> PROVIDED DATA
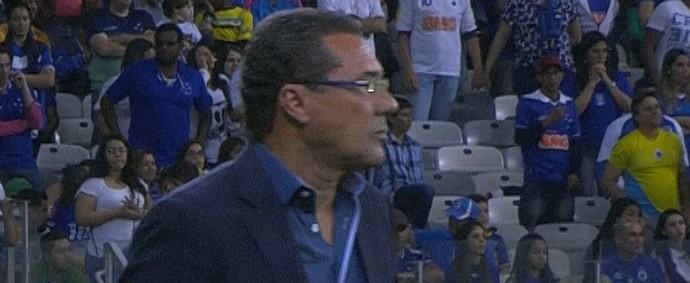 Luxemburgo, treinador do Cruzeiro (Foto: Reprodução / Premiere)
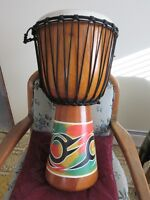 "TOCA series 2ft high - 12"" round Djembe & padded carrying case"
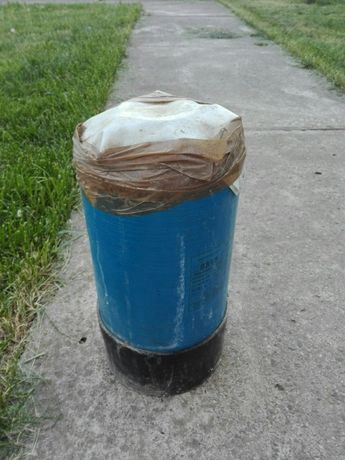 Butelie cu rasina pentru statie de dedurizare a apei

> TASK REQUIREMENTS
Without including any pictures, copy every line above exactly.

> OUTPUT FOR THIS EXERCISE
 Luxemburgo, treinador do Cruzeiro (Foto: Reprodução / Premiere)
 "TOCA series 2ft high - 12"" round Djembe & padded carrying case"
 Butelie cu rasina pentru statie de dedurizare a apei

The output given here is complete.